**Required action**
Write out each record exactly as it stands. No pictures belong in the copy.

**Data section**
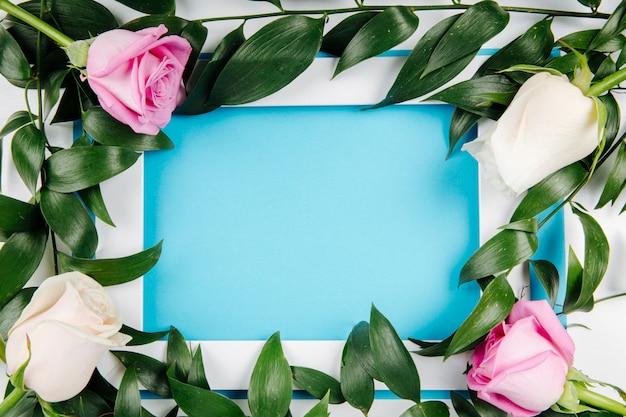 Vue De Dessus D'un Cadre Photo Vide Avec Des Roses Blanches Et Roses Et Ruscus Sur Fond Bleu Avec Copie Espace Photo gratuit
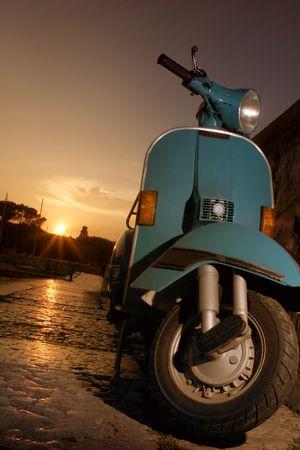 vespa piaggio: Vespa parcheggiata vicino al lago al tramonto  Archivio Fotografico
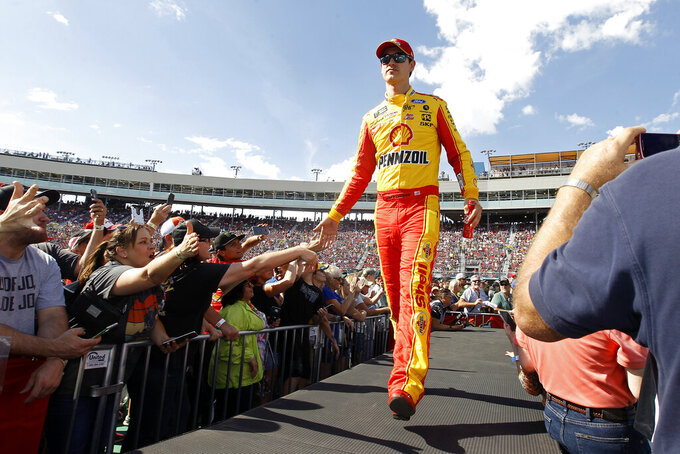 Joey Logano greets fans during driver introductions prior to the NASCAR Cup Series auto race at ISM Raceway, Sunday, Nov. 10, 2019, in Avondale, Ariz. (AP Photo/Ralph Freso)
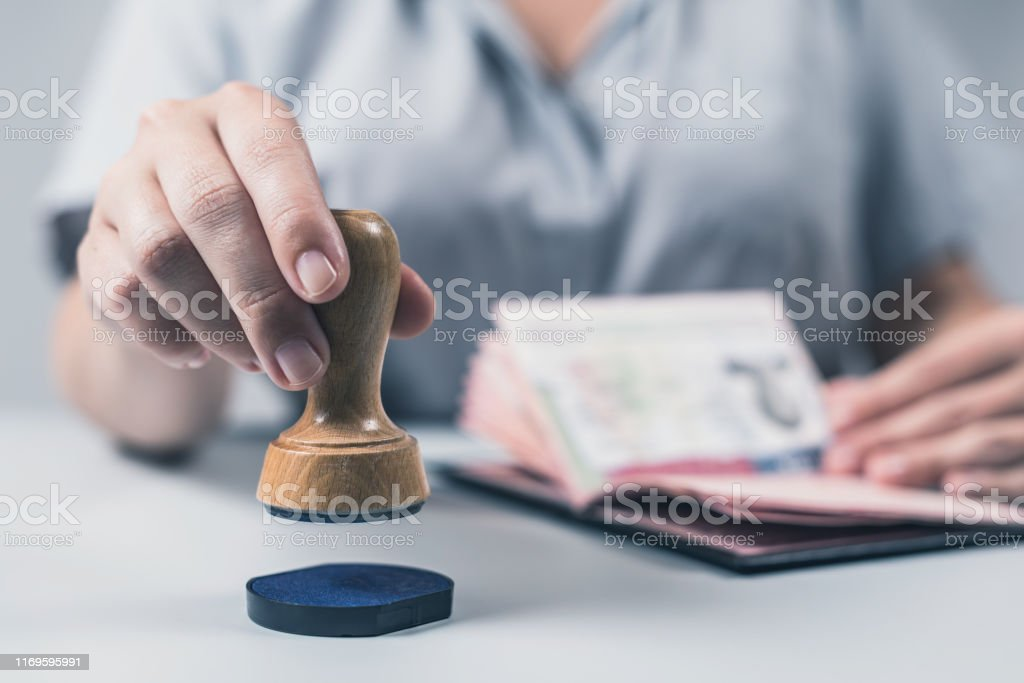 Immigration and passport control at the airport. woman border control officer puts a stamp in the US passport of american citizen. Concept Immigration and passport control at the airport. woman border control officer puts a stamp in the US passport of american citizen. Concept Adult Stock Photo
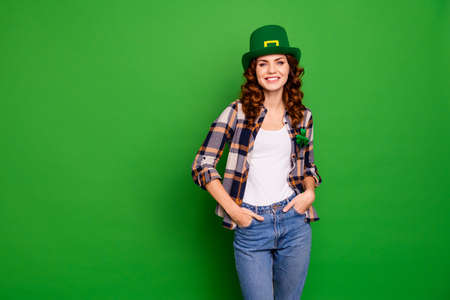 A woman wearing a green hat posing in the studio. green background
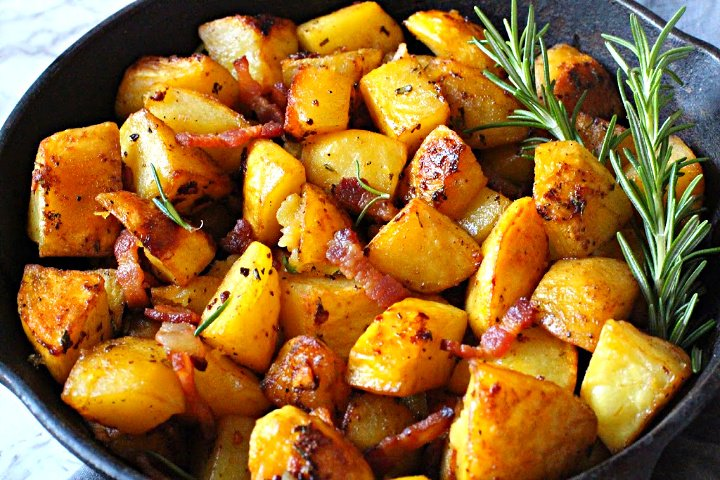 Oven roasted browned yukon gold potatoes cooked in a cast iron skillet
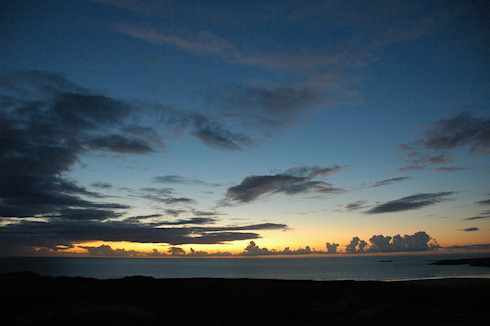 Picture of dramatic clouds at sunset over a wide bay on Islay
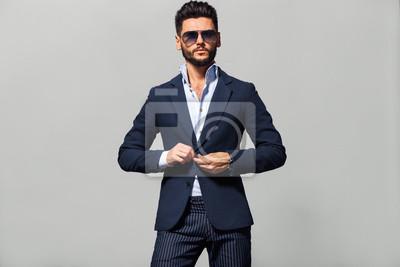 Bild Elegant young handsome man in suite wearing glasses. Studio fashion portrait.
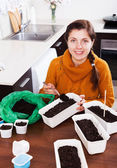 Girl sowing seeds in pots — Stock Photo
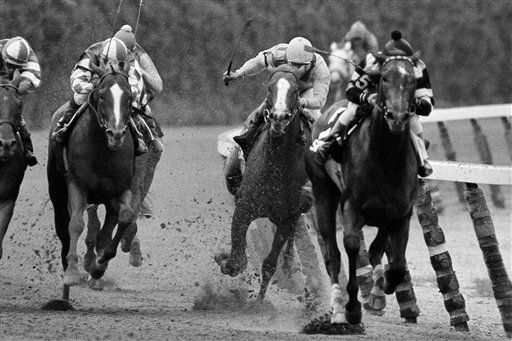 FILE - In this June 9, 1979, file photo, Coastal and jockey Ruben Hernandez, second from right, make the move to pass Spectacular Bid &#40;5&#41; and jockey Ron Franklin on the final turn during the Belmont Stakes horse race at Belmont Park in Elmont, N.Y. Spectacular Bid stepped on a safety pin in his stall the morning of the race and would later fade in the stretch under Franklin to finish in third. As I&#39;ll Have Another prepares to attempt to win the Belmont Stakes in his quest to become the 12th Triple Crown champion and first in 34 years on Saturday, June 9, 2012, The Associated Press takes a look at some of the 19 horses who won the Kentucky Derby and the Preakness, but came up short in the final leg of the Triple Crown, and how the race unfolded. &#40;AP Photo&#47;Ron Frehm, File&#41; <span class=meta>(AP Photo&#47; Ron Frehm)</span>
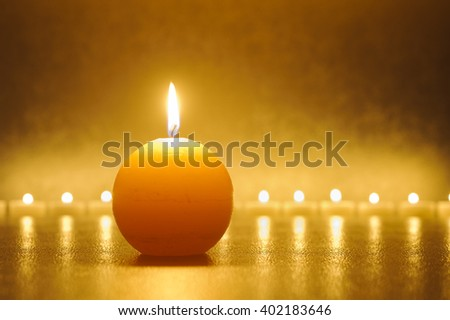 big candle light in warm color - stock photo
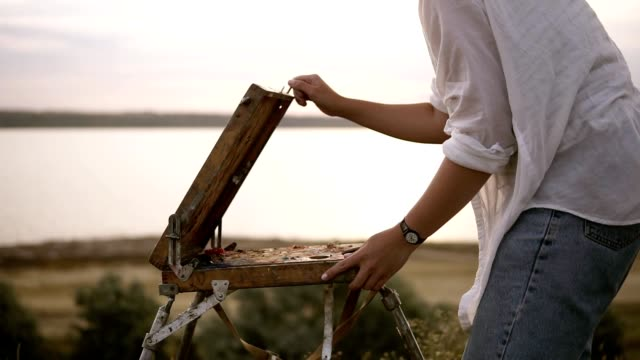 young caucasian brunette ispreparing her easelfor work outdoors. clear meadow with the blurred view of lake on the background - cavalletto attrezzatura per arti e mestieri video stock e b–roll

**Expected answer**
 Vue De Dessus D'un Cadre Photo Vide Avec Des Roses Blanches Et Roses Et Ruscus Sur Fond Bleu Avec Copie Espace Photo gratuit
 vespa piaggio: Vespa parcheggiata vicino al lago al tramonto  Archivio Fotografico
 Joey Logano greets fans during driver introductions prior to the NASCAR Cup Series auto race at ISM Raceway, Sunday, Nov. 10, 2019, in Avondale, Ariz. (AP Photo/Ralph Freso)
 Immigration and passport control at the airport. woman border control officer puts a stamp in the US passport of american citizen. Concept Immigration and passport control at the airport. woman border control officer puts a stamp in the US passport of american citizen. Concept Adult Stock Photo
 A woman wearing a green hat posing in the studio. green background
 Oven roasted browned yukon gold potatoes cooked in a cast iron skillet
 Picture of dramatic clouds at sunset over a wide bay on Islay
 Bild Elegant young handsome man in suite wearing glasses. Studio fashion portrait.
 Girl sowing seeds in pots — Stock Photo
 FILE - In this June 9, 1979, file photo, Coastal and jockey Ruben Hernandez, second from right, make the move to pass Spectacular Bid &#40;5&#41; and jockey Ron Franklin on the final turn during the Belmont Stakes horse race at Belmont Park in Elmont, N.Y. Spectacular Bid stepped on a safety pin in his stall the morning of the race and would later fade in the stretch under Franklin to finish in third. As I&#39;ll Have Another prepares to attempt to win the Belmont Stakes in his quest to become the 12th Triple Crown champion and first in 34 years on Saturday, June 9, 2012, The Associated Press takes a look at some of the 19 horses who won the Kentucky Derby and the Preakness, but came up short in the final leg of the Triple Crown, and how the race unfolded. &#40;AP Photo&#47;Ron Frehm, File&#41; <span class=meta>(AP Photo&#47; Ron Frehm)</span>
 big candle light in warm color - stock photo
 young caucasian brunette ispreparing her easelfor work outdoors. clear meadow with the blurred view of lake on the background - cavalletto attrezzatura per arti e mestieri video stock e b–roll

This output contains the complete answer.